■ WHAT IS EXPECTED:
Put the lines below into a Markdown table with the columns Row and Line, giving each line its own numbered row. Omit blank lines and leave the pictures out.

::: AVAILABLE RECORDS

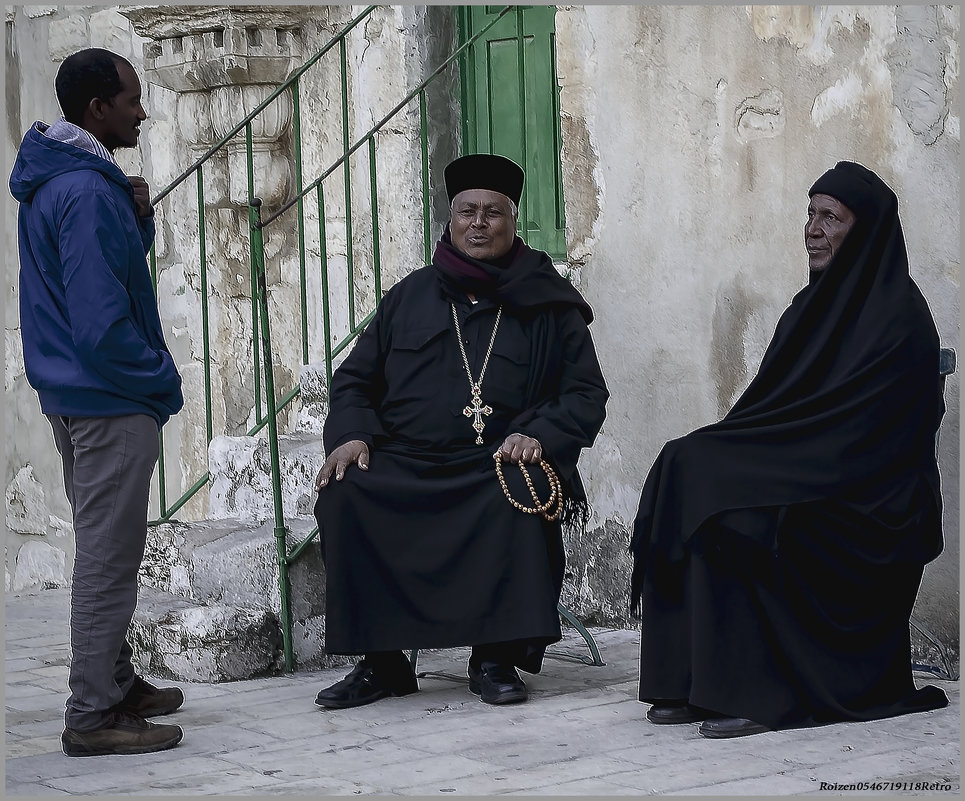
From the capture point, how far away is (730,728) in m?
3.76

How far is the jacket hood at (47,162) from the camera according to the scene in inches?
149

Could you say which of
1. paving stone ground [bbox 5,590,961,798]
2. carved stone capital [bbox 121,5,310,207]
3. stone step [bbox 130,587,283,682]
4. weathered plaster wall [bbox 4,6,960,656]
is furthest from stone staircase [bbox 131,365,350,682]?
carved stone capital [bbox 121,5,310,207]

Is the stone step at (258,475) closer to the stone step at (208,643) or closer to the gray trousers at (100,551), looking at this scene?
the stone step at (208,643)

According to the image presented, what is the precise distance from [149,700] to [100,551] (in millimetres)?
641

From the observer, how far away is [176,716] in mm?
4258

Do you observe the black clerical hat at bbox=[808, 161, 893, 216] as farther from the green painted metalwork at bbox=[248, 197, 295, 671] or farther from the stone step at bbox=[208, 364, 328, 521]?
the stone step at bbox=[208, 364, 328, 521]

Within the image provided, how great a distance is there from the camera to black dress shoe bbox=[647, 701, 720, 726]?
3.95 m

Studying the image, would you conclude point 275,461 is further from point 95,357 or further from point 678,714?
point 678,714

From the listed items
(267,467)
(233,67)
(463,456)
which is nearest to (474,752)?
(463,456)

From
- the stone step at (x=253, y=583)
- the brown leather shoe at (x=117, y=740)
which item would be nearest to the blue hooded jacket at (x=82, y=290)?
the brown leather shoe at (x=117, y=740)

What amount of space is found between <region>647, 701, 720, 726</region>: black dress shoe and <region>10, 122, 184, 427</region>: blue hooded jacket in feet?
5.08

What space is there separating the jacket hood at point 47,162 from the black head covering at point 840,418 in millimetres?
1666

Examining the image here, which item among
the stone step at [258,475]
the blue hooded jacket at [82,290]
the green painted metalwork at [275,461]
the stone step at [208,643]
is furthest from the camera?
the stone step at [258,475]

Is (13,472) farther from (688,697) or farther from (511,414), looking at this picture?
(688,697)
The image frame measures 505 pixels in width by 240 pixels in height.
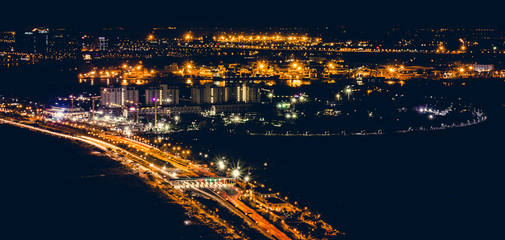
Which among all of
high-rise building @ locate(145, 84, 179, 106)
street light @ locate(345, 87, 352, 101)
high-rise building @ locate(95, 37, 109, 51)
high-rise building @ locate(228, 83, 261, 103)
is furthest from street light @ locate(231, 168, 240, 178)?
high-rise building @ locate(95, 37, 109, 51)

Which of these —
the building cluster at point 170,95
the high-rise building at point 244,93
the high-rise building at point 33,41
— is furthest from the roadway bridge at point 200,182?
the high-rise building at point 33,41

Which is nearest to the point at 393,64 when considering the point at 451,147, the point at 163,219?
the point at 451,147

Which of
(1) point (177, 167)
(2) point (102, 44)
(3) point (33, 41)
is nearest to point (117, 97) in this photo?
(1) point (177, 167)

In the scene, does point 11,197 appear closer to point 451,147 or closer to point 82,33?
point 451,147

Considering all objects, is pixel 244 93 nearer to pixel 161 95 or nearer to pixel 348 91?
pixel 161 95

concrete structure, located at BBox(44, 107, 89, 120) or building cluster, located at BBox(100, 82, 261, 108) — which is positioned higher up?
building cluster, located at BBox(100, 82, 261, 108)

::::::

■ SOLUTION TO THIS PROBLEM:
| Row | Line |
|---|---|
| 1 | From the capture point, how far away is (730,728) in m? |
| 2 | 3.76 |
| 3 | How far is the jacket hood at (47,162) from the camera according to the scene in inches? |
| 4 | 149 |
| 5 | Could you say which of |
| 6 | 1. paving stone ground [bbox 5,590,961,798] |
| 7 | 2. carved stone capital [bbox 121,5,310,207] |
| 8 | 3. stone step [bbox 130,587,283,682] |
| 9 | 4. weathered plaster wall [bbox 4,6,960,656] |
| 10 | is furthest from stone staircase [bbox 131,365,350,682]? |
| 11 | carved stone capital [bbox 121,5,310,207] |
| 12 | Is the stone step at (258,475) closer to the stone step at (208,643) or closer to the gray trousers at (100,551), looking at this scene? |
| 13 | the stone step at (208,643) |
| 14 | According to the image presented, what is the precise distance from [149,700] to [100,551] (in millimetres)? |
| 15 | 641 |
| 16 | From the observer, how far away is [176,716] in mm? |
| 17 | 4258 |
| 18 | Do you observe the black clerical hat at bbox=[808, 161, 893, 216] as farther from the green painted metalwork at bbox=[248, 197, 295, 671] or farther from the stone step at bbox=[208, 364, 328, 521]? |
| 19 | the stone step at bbox=[208, 364, 328, 521] |
| 20 | Within the image provided, how great a distance is there from the camera to black dress shoe bbox=[647, 701, 720, 726]? |
| 21 | 3.95 m |
| 22 | Studying the image, would you conclude point 275,461 is further from point 95,357 or further from point 678,714? |
| 23 | point 678,714 |
| 24 | From the listed items |
| 25 | (267,467) |
| 26 | (233,67) |
| 27 | (463,456) |
| 28 | which is nearest to (474,752)? |
| 29 | (463,456) |
| 30 | From |
| 31 | - the stone step at (x=253, y=583) |
| 32 | - the brown leather shoe at (x=117, y=740) |
| 33 | which item would be nearest to the blue hooded jacket at (x=82, y=290)? |
| 34 | the brown leather shoe at (x=117, y=740) |
| 35 | What amount of space is found between <region>647, 701, 720, 726</region>: black dress shoe and <region>10, 122, 184, 427</region>: blue hooded jacket in feet? |
| 36 | 5.08 |
| 37 | What space is there separating the jacket hood at point 47,162 from the black head covering at point 840,418 in millimetres? |
| 38 | 1666 |
| 39 | Examining the image here, which item among |
| 40 | the stone step at [258,475] |
| 41 | the blue hooded jacket at [82,290] |
| 42 | the green painted metalwork at [275,461] |
| 43 | the stone step at [208,643] |
| 44 | is furthest from the camera? |
| 45 | the stone step at [258,475] |
| 46 | Is (13,472) farther from (688,697) or farther from (511,414), looking at this picture? |
| 47 | (688,697) |
| 48 | The image frame measures 505 pixels in width by 240 pixels in height. |
| 49 | Which among all of |
| 50 | high-rise building @ locate(145, 84, 179, 106) |
| 51 | street light @ locate(345, 87, 352, 101) |
| 52 | high-rise building @ locate(95, 37, 109, 51) |
| 53 | high-rise building @ locate(228, 83, 261, 103) |
| 54 | is furthest from street light @ locate(231, 168, 240, 178)? |
| 55 | high-rise building @ locate(95, 37, 109, 51) |
| 56 | Which of these — |
| 57 | the building cluster at point 170,95 |
| 58 | the high-rise building at point 244,93 |
| 59 | the high-rise building at point 33,41 |
| 60 | — is furthest from the roadway bridge at point 200,182? |
| 61 | the high-rise building at point 33,41 |
| 62 | Which is nearest to the point at 393,64 when considering the point at 451,147, the point at 163,219? |
| 63 | the point at 451,147 |
| 64 | Which of |
| 65 | (1) point (177, 167) |
| 66 | (2) point (102, 44) |
| 67 | (3) point (33, 41) |
| 68 | is nearest to point (117, 97) in this photo? |
| 69 | (1) point (177, 167) |
| 70 | In the scene, does point 11,197 appear closer to point 451,147 or closer to point 82,33? |
| 71 | point 451,147 |
| 72 | Considering all objects, is pixel 244 93 nearer to pixel 161 95 or nearer to pixel 348 91? |
| 73 | pixel 161 95 |
| 74 | concrete structure, located at BBox(44, 107, 89, 120) or building cluster, located at BBox(100, 82, 261, 108) — which is positioned higher up? |
| 75 | building cluster, located at BBox(100, 82, 261, 108) |